* **EXERCISE AIM**
Rewrite the passage of the multi-step forecasting failure case starting at the words "When forecasting h" and stopping after "at time t-h+1.", with "test features" changed to "evaluation features".

* **EXTRACT**
:::::
Example 19: FAILURE CASE — Missing Gap for Multi-Step Forecasting

Real-World Failure: No Gap Between Training and Test

When forecasting h steps ahead, features at test time may include information that wasn’t available at the forecast origin time.

The bug: Training data ends at time t, but test features at t+1 include values from time t that weren’t available when you needed to make the h-step forecast at time t-h+1.

Consider forecasting 4 steps ahead: - At time t, you need to forecast y[t+4] - Your lag-1 feature at t+4 is y[t+3] - But y[t+3] wasn’t known when you made your forecast at time t!

This is called “information leakage through the forecast gap.”

This example demonstrates: 1. How missing gap inflates multi-step forecast accuracy 2. How WalkForwardCV with horizon parameter fixes it 3. The performance degradation when using proper gap enforcement

Key Concepts

  • Forecast origin: Time when forecast is made

  • Forecast horizon: Steps ahead to predict

  • Gap enforcement: Training ends at forecast_origin - horizon

from __future__ import annotations

import numpy as np
import pandas as pd
from sklearn.linear_model import Ridge
from sklearn.model_selection import cross_val_score

# temporalcv imports
from temporalcv import WalkForwardCV
from temporalcv.gates import gate_suspicious_improvement
from temporalcv.viz import CVFoldsDisplay, MetricComparisonDisplay


# =============================================================================
# PART 1: Generate AR(1) Data
# =============================================================================


def generate_ar_data(
    n_samples: int = 500,
    ar_coef: float = 0.85,
    noise_std: float = 0.5,
    seed: int = 42,
) -> pd.DataFrame:
    """
    Generate AR(1) process for demonstrating gap leakage.

    AR(1) data is ideal for this demonstration because:
    - Strong autocorrelation makes lag features very informative
    - The information value of lag features decays with horizon
    - Missing gap artificially maintains high information value

    Parameters
    ----------
    n_samples : int
        Number of samples.
    ar_coef : float
        AR(1) coefficient (higher = more persistent).
    noise_std : float
        Innovation standard deviation.
    seed : int
        Random seed.

    Returns
    -------
    pd.DataFrame
        DataFrame with target and lagged features.
:::::
* **RECORD LIST**
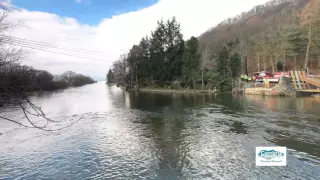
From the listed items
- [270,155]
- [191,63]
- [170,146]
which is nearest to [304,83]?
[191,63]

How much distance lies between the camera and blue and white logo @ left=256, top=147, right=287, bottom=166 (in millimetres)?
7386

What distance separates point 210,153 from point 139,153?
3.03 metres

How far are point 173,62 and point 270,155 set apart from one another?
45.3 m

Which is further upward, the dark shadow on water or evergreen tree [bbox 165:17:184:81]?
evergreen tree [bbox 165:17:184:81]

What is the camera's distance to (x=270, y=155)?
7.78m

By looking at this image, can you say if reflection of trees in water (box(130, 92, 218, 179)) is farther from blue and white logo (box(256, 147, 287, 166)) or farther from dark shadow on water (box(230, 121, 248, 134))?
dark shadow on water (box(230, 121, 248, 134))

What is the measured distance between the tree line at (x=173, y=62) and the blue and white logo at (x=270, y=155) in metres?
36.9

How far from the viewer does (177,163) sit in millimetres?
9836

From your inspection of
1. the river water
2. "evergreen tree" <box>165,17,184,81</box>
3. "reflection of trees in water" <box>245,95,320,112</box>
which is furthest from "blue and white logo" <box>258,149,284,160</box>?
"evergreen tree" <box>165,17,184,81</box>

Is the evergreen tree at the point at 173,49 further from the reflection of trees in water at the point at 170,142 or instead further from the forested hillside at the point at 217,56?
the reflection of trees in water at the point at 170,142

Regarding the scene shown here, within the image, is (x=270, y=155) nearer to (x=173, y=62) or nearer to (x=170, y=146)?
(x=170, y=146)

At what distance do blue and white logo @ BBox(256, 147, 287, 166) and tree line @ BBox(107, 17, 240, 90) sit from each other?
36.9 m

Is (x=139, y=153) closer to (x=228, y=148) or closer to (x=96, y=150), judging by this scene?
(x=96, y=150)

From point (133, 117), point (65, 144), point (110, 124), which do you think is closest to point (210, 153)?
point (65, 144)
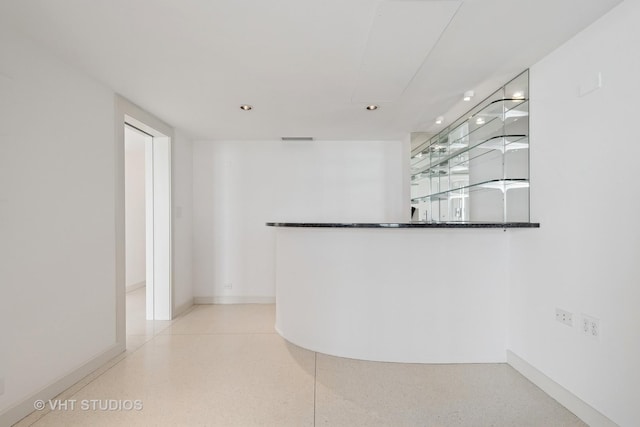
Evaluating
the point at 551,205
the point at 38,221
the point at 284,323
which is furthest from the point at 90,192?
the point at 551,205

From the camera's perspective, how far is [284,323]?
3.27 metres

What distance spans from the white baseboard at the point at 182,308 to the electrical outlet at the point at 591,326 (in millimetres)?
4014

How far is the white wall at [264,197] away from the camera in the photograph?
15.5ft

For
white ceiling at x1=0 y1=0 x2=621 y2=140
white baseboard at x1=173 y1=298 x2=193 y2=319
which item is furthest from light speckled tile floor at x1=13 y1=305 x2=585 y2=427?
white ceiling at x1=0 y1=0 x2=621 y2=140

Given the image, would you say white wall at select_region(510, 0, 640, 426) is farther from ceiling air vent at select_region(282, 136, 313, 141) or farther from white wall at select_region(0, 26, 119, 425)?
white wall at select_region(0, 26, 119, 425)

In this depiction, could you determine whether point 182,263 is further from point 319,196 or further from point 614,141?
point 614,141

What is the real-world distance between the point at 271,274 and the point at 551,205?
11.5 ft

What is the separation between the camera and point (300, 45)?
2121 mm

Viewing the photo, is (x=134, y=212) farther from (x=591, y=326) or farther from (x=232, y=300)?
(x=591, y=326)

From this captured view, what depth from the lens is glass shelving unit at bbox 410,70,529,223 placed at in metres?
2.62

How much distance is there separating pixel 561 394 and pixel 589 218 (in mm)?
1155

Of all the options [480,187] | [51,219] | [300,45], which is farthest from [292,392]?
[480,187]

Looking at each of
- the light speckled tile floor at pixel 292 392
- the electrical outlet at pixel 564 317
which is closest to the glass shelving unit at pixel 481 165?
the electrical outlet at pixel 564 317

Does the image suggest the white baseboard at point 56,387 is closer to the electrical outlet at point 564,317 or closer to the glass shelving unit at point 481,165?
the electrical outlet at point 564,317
:::::
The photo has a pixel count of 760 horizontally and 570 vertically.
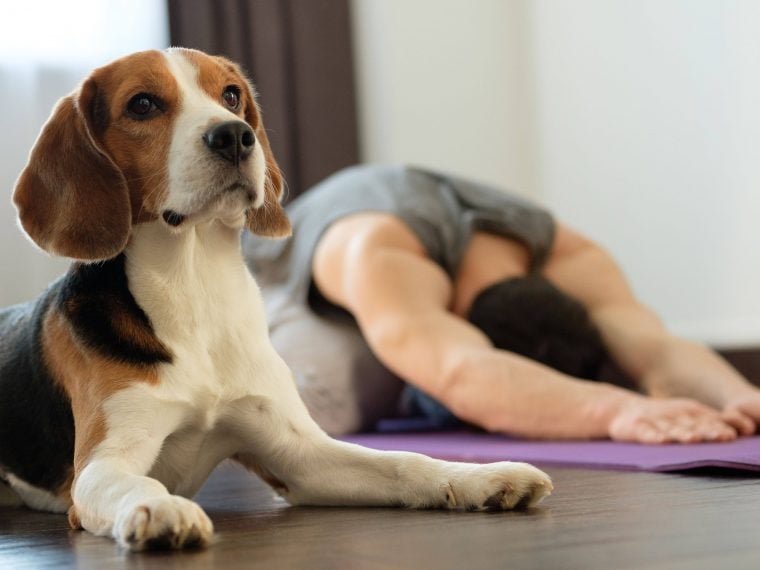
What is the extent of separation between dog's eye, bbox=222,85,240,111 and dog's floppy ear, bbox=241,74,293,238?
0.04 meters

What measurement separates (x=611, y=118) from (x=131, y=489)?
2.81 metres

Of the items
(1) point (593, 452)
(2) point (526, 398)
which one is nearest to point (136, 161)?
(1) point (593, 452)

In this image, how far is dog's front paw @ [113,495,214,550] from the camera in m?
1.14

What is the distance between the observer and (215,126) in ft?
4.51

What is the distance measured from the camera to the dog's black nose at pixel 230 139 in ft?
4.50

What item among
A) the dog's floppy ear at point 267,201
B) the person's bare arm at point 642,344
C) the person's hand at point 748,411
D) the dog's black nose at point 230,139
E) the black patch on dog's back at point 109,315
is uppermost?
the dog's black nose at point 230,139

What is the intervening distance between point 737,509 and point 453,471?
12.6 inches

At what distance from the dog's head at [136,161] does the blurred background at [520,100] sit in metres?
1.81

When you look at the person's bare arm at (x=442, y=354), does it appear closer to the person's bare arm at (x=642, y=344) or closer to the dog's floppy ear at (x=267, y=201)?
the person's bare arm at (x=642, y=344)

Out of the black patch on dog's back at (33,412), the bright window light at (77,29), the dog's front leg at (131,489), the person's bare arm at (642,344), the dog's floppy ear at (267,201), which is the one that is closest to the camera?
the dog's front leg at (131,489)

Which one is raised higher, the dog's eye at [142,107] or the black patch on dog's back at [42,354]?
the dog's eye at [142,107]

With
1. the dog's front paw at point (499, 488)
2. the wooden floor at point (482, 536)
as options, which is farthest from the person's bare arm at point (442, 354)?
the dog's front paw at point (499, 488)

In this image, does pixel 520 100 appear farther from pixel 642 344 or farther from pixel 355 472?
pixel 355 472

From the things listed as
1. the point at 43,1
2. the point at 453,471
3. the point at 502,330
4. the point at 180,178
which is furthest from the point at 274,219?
:::::
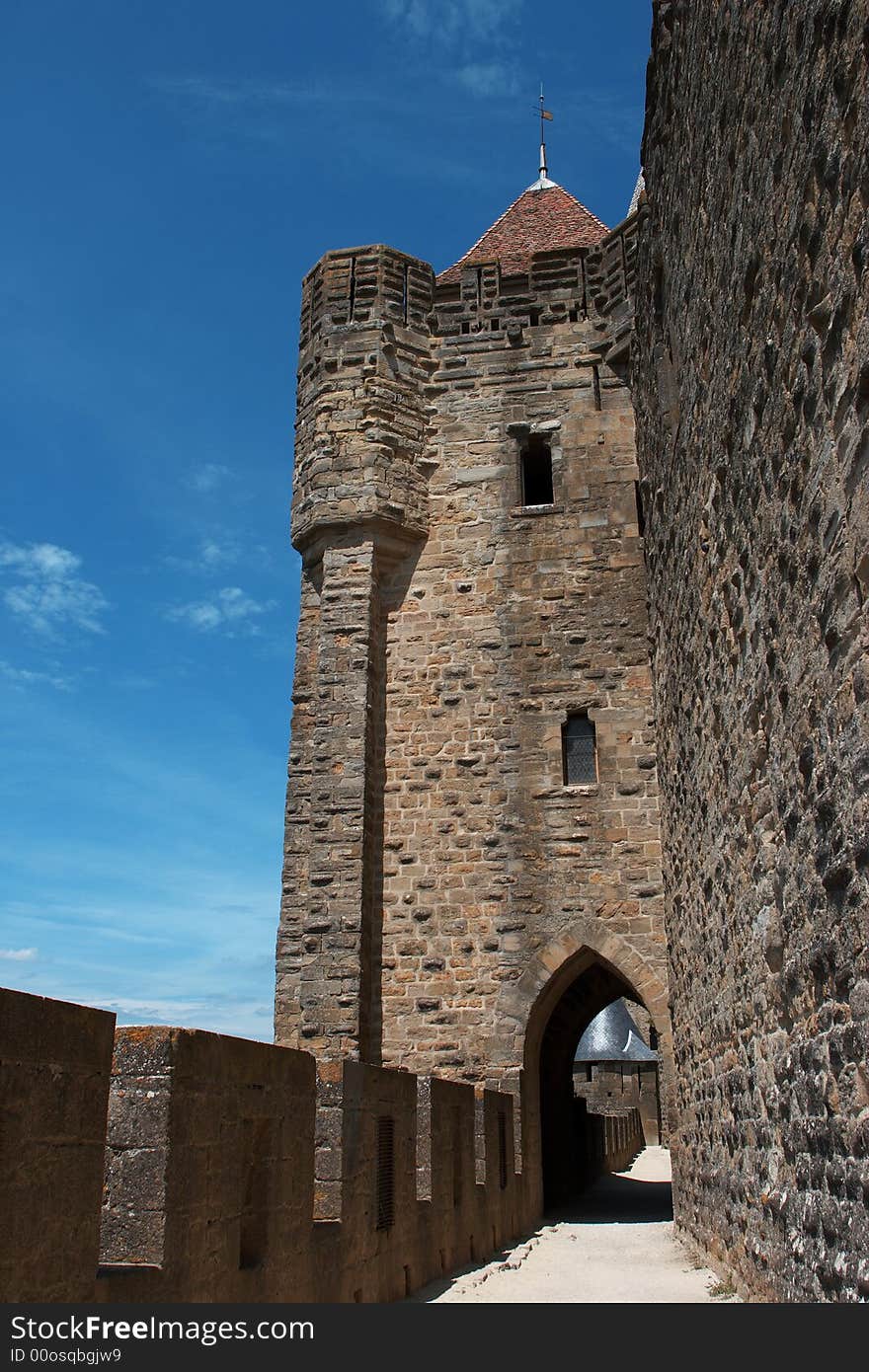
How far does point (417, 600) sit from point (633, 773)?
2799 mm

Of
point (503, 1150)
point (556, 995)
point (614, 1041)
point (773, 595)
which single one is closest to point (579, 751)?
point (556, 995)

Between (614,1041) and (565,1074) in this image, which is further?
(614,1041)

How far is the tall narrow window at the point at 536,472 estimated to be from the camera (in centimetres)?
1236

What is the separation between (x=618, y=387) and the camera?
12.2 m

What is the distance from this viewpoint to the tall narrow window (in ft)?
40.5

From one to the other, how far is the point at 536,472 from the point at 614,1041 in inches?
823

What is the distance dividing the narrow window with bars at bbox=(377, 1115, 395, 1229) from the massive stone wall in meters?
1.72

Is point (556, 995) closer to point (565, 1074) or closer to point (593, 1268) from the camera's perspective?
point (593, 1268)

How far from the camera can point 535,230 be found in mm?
:::::
* **RESULT**
When forecasting h steps ahead, features at test time may include information that wasn’t available at the forecast origin time.

The bug: Training data ends at time t, but evaluation features at t+1 include values from time t that weren’t available when you needed to make the h-step forecast at time t-h+1.